After last week's blog post including a video from local TV which illustrated the efforts taken to ensure that the cycle-paths of Drenthe are well maintained, here's another view. There are protests about the plans to renew a particular junction, which is now showing its age.
The introduction to the video says "Drenthe is a real cycling province. Cycle-paths go everywhere, and when the weather's fine it's extremely pleasant to ride around the countryside. However, according to work-group Kop van Drenthe, there is still more to be done to make cycle-paths better".
At the moment, cyclists have priority over motorists across one road at this old junction, but if the plans of the local government are implemented, cyclists will lose this advantage. The protesters have been invited to have a meeting with the local government so that an agreeable compromise can be reached:
One of the reasons why the infrastructure continues to improve in the Netherlands is that people continue to complain about what they have and continue to strive to make it better. There is no complacency and no celebration of having "finished" anything. To stop making improvements would mean starting to slide backwards. Therefore, progress is continual.
This is the junction which is the subject of the video. Street-view shows the North-South cycle-path on the west side as having been dug up. This happened two years ago when this cycle-path was (massively) improved in quality. The cycle-path on the east of this road (South-North) will be improved with the work on the junction:
Grotere kaart weergeven
I thought readers might also enjoy this video, which is coverage of a competition for police dogs.
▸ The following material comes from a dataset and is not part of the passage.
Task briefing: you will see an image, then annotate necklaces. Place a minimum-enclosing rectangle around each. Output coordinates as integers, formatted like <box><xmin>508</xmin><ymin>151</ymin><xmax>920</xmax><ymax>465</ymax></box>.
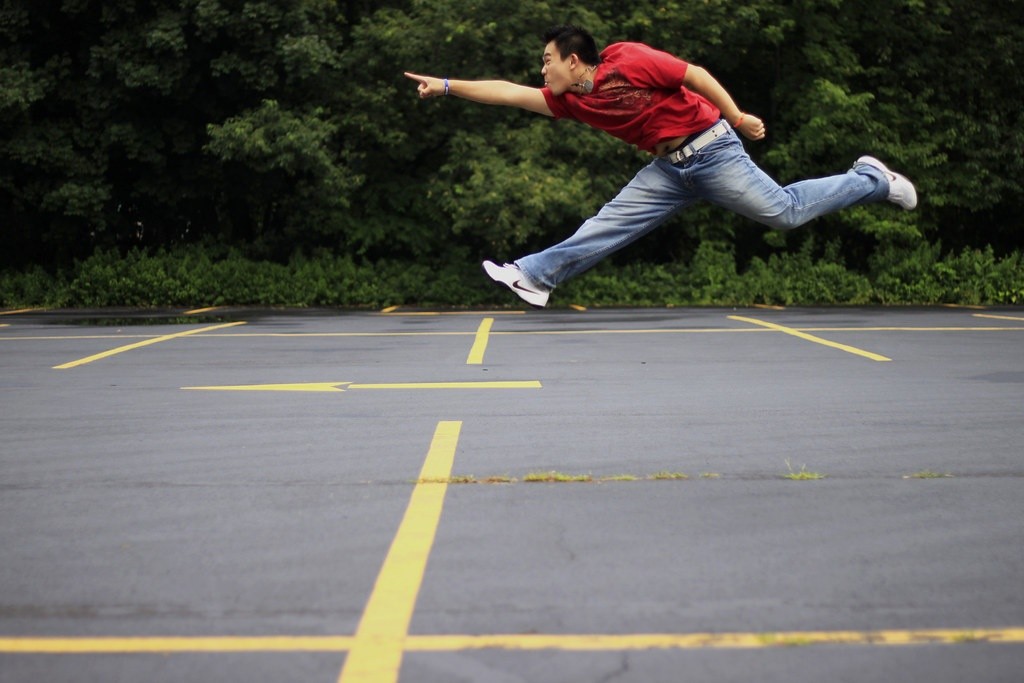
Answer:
<box><xmin>570</xmin><ymin>65</ymin><xmax>597</xmax><ymax>94</ymax></box>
At 25 seconds in you'll see how police dogs are trained to handle those who try to flee from the police by bicycle:
In another example of a protest, last year, I wrote about complaints in Groningen which helped to prevent that city from winning the "cycle city of the year" competition.
8 comments:
Note the wheel discs on the dog training bike to stop that very special yelp you hear when a dog's nose / paw gets caught in the spokes...
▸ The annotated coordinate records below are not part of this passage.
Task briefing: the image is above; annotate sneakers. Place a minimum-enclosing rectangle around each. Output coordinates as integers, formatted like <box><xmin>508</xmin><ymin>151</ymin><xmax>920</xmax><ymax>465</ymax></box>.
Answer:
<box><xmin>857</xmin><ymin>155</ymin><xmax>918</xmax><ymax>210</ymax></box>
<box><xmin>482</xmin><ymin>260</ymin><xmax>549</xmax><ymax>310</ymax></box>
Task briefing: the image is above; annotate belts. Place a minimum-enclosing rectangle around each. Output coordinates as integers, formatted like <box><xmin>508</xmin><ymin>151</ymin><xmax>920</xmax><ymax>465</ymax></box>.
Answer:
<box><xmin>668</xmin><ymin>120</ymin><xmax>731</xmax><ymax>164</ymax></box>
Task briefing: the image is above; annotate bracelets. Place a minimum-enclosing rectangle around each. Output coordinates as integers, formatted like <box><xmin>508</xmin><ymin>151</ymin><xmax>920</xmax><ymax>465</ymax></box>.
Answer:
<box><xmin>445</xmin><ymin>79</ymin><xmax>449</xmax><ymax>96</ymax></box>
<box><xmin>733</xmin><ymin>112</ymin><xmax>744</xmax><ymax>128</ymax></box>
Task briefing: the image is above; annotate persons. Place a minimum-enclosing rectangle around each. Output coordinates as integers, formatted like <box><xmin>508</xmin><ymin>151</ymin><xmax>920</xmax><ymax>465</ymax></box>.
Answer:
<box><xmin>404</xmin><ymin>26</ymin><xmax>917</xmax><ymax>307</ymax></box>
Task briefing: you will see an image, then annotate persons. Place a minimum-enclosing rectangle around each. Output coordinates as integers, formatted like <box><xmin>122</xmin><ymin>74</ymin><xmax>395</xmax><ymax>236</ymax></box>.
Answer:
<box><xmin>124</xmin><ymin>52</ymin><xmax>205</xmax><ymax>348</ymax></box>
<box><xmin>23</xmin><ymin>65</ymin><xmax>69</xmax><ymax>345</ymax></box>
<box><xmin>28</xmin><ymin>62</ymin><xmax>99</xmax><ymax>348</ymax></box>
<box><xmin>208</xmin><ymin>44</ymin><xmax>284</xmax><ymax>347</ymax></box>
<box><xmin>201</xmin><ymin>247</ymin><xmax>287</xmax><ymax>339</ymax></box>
Matt: just the other week I nearly had just such an incident. Unfortunately some dogs misinterpret my fear of hurting them for fear of their teeth and proceed with barking and attacking even more boldly. Perhaps next time I'll get closer. But wait- I remember bending my new bike once on my 13th birthday over two fighting dogs, on my first ride, showing off to my granddad... Dogs clearly not always listen to the ring of the bike bell!
Against dogs used in police work. Clever Dutch should make robots for this.
But most interesting for me was listening to how the local accent was SO very different from what you hear in North Holland or further south. Was like 1/3 or half the way towards German.
Ah to have cycle paths cleaned regularly. Every time the grassed is mowed here cuttings strew across the paths until the wind and rain washes them away.
To get priority wouldn't that be a luxury, too dangerous to consider that here in Aus.
@Slow Factory: re accent, both interviewer and interviewee don't even speak the regional dialect, just standard Dutch. If they did you might find it even more understandable (it's called Nedersaksisch, or Lower Saxonian, which is more or less spoken from the line Groningen-Arnhem across Germany to Brandenburg; south of Arnhem begins the Rhineland dialect family which is entirely different).
@Frits, okay... thanks. It sounds different to what it seems I usually hear which must be those Arnhem and more southern accents...
But also the people watching the show look like rednecks.
"But also the people watching the show look like rednecks."
Ha, you mean ordinary hard-working respectable folk :-). Those are the usual Saxon 'taterheads. Also widely seen in Ostfriesland and further East.